▸ Exercise requirements:
A – Reproduce everything in the Asia Pacific stocks report from "Japan’s Nikkei 225" down to "Index jumped 1.21%.".
B – Translate this sentence from the Asia Pacific stocks report into Spanish: "Hong Kong’s Hang Seng Index jumped 1.21%."

▸ Document segment:
By Gina Lee
Investing.com – Asia Pacific stocks were mixed Tuesday morning, as investors digested a rotation out of growth stocks that drove the Nasdaq 100 index into a technical correction and a fall in Treasury yields.
Japan’s Nikkei 225 was up 0.37% by 10:02 PM ET (3:02 AM GMT). Data released earlier in the day said that the GDP grew 2.8% quarter-on-quarter in the fourth quarter of 2020, lower than both the 3% growth in forecasts prepared by Investing.com and the third quarter’s 5.3% growth. GDP grew 11.7% year-on-year, also below the forecast 12.7% growth and the third quarter’s 22.9% growth.
South Korea’s KOSPI fell 1.38% while in Australia, the ASX 200 was up 0.39%.
Hong Kong’s Hang Seng Index jumped 1.21%.
China’s Shanghai Composite fell 0.66% and the Shenzhen Component slumped 1.66%.

▸ Entries:
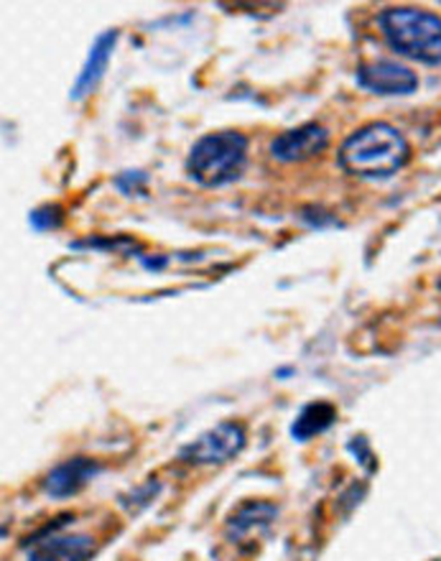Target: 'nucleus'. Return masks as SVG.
<instances>
[{
  "mask_svg": "<svg viewBox=\"0 0 441 561\" xmlns=\"http://www.w3.org/2000/svg\"><path fill=\"white\" fill-rule=\"evenodd\" d=\"M411 159L406 136L391 123H370L345 140L339 148V167L358 179H391Z\"/></svg>",
  "mask_w": 441,
  "mask_h": 561,
  "instance_id": "obj_1",
  "label": "nucleus"
},
{
  "mask_svg": "<svg viewBox=\"0 0 441 561\" xmlns=\"http://www.w3.org/2000/svg\"><path fill=\"white\" fill-rule=\"evenodd\" d=\"M378 26L385 44L401 57L429 67L441 65V15L411 5L385 8L378 15Z\"/></svg>",
  "mask_w": 441,
  "mask_h": 561,
  "instance_id": "obj_2",
  "label": "nucleus"
},
{
  "mask_svg": "<svg viewBox=\"0 0 441 561\" xmlns=\"http://www.w3.org/2000/svg\"><path fill=\"white\" fill-rule=\"evenodd\" d=\"M247 167V138L237 130L207 134L192 146L187 174L207 190H220L237 182Z\"/></svg>",
  "mask_w": 441,
  "mask_h": 561,
  "instance_id": "obj_3",
  "label": "nucleus"
},
{
  "mask_svg": "<svg viewBox=\"0 0 441 561\" xmlns=\"http://www.w3.org/2000/svg\"><path fill=\"white\" fill-rule=\"evenodd\" d=\"M245 442L247 436L243 424H237V421H222V424L199 434L195 442L187 444V447H182L179 459L197 467L224 465L243 451Z\"/></svg>",
  "mask_w": 441,
  "mask_h": 561,
  "instance_id": "obj_4",
  "label": "nucleus"
},
{
  "mask_svg": "<svg viewBox=\"0 0 441 561\" xmlns=\"http://www.w3.org/2000/svg\"><path fill=\"white\" fill-rule=\"evenodd\" d=\"M72 516H61L42 534L28 539L26 561H90L95 554V539L88 534H57Z\"/></svg>",
  "mask_w": 441,
  "mask_h": 561,
  "instance_id": "obj_5",
  "label": "nucleus"
},
{
  "mask_svg": "<svg viewBox=\"0 0 441 561\" xmlns=\"http://www.w3.org/2000/svg\"><path fill=\"white\" fill-rule=\"evenodd\" d=\"M355 80L373 95H411L419 90V75L391 59L365 61L358 67Z\"/></svg>",
  "mask_w": 441,
  "mask_h": 561,
  "instance_id": "obj_6",
  "label": "nucleus"
},
{
  "mask_svg": "<svg viewBox=\"0 0 441 561\" xmlns=\"http://www.w3.org/2000/svg\"><path fill=\"white\" fill-rule=\"evenodd\" d=\"M329 146V130L320 123H304V126L286 130L270 144V156L281 163H301L320 156Z\"/></svg>",
  "mask_w": 441,
  "mask_h": 561,
  "instance_id": "obj_7",
  "label": "nucleus"
},
{
  "mask_svg": "<svg viewBox=\"0 0 441 561\" xmlns=\"http://www.w3.org/2000/svg\"><path fill=\"white\" fill-rule=\"evenodd\" d=\"M115 42H118V31L113 28L103 31V34L92 42L88 59H84L80 75H77V80L72 84V92H69V98H72L74 103H80V100L88 98L90 92H95L100 80H103L107 72V65H111Z\"/></svg>",
  "mask_w": 441,
  "mask_h": 561,
  "instance_id": "obj_8",
  "label": "nucleus"
},
{
  "mask_svg": "<svg viewBox=\"0 0 441 561\" xmlns=\"http://www.w3.org/2000/svg\"><path fill=\"white\" fill-rule=\"evenodd\" d=\"M100 470H103V467L90 457L67 459V462L57 465L49 474H46L44 493L49 497H57V501H61V497H72L80 493L90 480H95Z\"/></svg>",
  "mask_w": 441,
  "mask_h": 561,
  "instance_id": "obj_9",
  "label": "nucleus"
},
{
  "mask_svg": "<svg viewBox=\"0 0 441 561\" xmlns=\"http://www.w3.org/2000/svg\"><path fill=\"white\" fill-rule=\"evenodd\" d=\"M335 419H337V409L332 407V403H327V401L306 403V407L299 411L297 421L291 424L293 439H299V442L314 439L316 434L327 432V428L335 424Z\"/></svg>",
  "mask_w": 441,
  "mask_h": 561,
  "instance_id": "obj_10",
  "label": "nucleus"
},
{
  "mask_svg": "<svg viewBox=\"0 0 441 561\" xmlns=\"http://www.w3.org/2000/svg\"><path fill=\"white\" fill-rule=\"evenodd\" d=\"M276 513H278L276 505H270V503H260V501L245 503V505H240V508L235 511V516L230 518L228 531H230V536H235V539H240V536H245V534L260 531V528L270 526V520L276 518Z\"/></svg>",
  "mask_w": 441,
  "mask_h": 561,
  "instance_id": "obj_11",
  "label": "nucleus"
},
{
  "mask_svg": "<svg viewBox=\"0 0 441 561\" xmlns=\"http://www.w3.org/2000/svg\"><path fill=\"white\" fill-rule=\"evenodd\" d=\"M28 222H31V228L38 232L57 230V228H61V222H65V209H61L59 205H44L28 215Z\"/></svg>",
  "mask_w": 441,
  "mask_h": 561,
  "instance_id": "obj_12",
  "label": "nucleus"
},
{
  "mask_svg": "<svg viewBox=\"0 0 441 561\" xmlns=\"http://www.w3.org/2000/svg\"><path fill=\"white\" fill-rule=\"evenodd\" d=\"M74 248H95V251H113V253H134L138 243L134 238H90L84 243H74Z\"/></svg>",
  "mask_w": 441,
  "mask_h": 561,
  "instance_id": "obj_13",
  "label": "nucleus"
},
{
  "mask_svg": "<svg viewBox=\"0 0 441 561\" xmlns=\"http://www.w3.org/2000/svg\"><path fill=\"white\" fill-rule=\"evenodd\" d=\"M115 186L126 194V197H146V186H149V176L143 171H123V174L115 179Z\"/></svg>",
  "mask_w": 441,
  "mask_h": 561,
  "instance_id": "obj_14",
  "label": "nucleus"
},
{
  "mask_svg": "<svg viewBox=\"0 0 441 561\" xmlns=\"http://www.w3.org/2000/svg\"><path fill=\"white\" fill-rule=\"evenodd\" d=\"M437 286H439V291H441V278H439V284H437Z\"/></svg>",
  "mask_w": 441,
  "mask_h": 561,
  "instance_id": "obj_15",
  "label": "nucleus"
}]
</instances>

▸ Solutions:
A –
Japan’s Nikkei 225 was up 0.37% by 10:02 PM ET (3:02 AM GMT). Data released earlier in the day said that the GDP grew 2.8% quarter-on-quarter in the fourth quarter of 2020, lower than both the 3% growth in forecasts prepared by Investing.com and the third quarter’s 5.3% growth. GDP grew 11.7% year-on-year, also below the forecast 12.7% growth and the third quarter’s 22.9% growth.
South Korea’s KOSPI fell 1.38% while in Australia, the ASX 200 was up 0.39%.
Hong Kong’s Hang Seng Index jumped 1.21%.

B – El índice Hang Seng de Hong Kong subió un 1,21 %.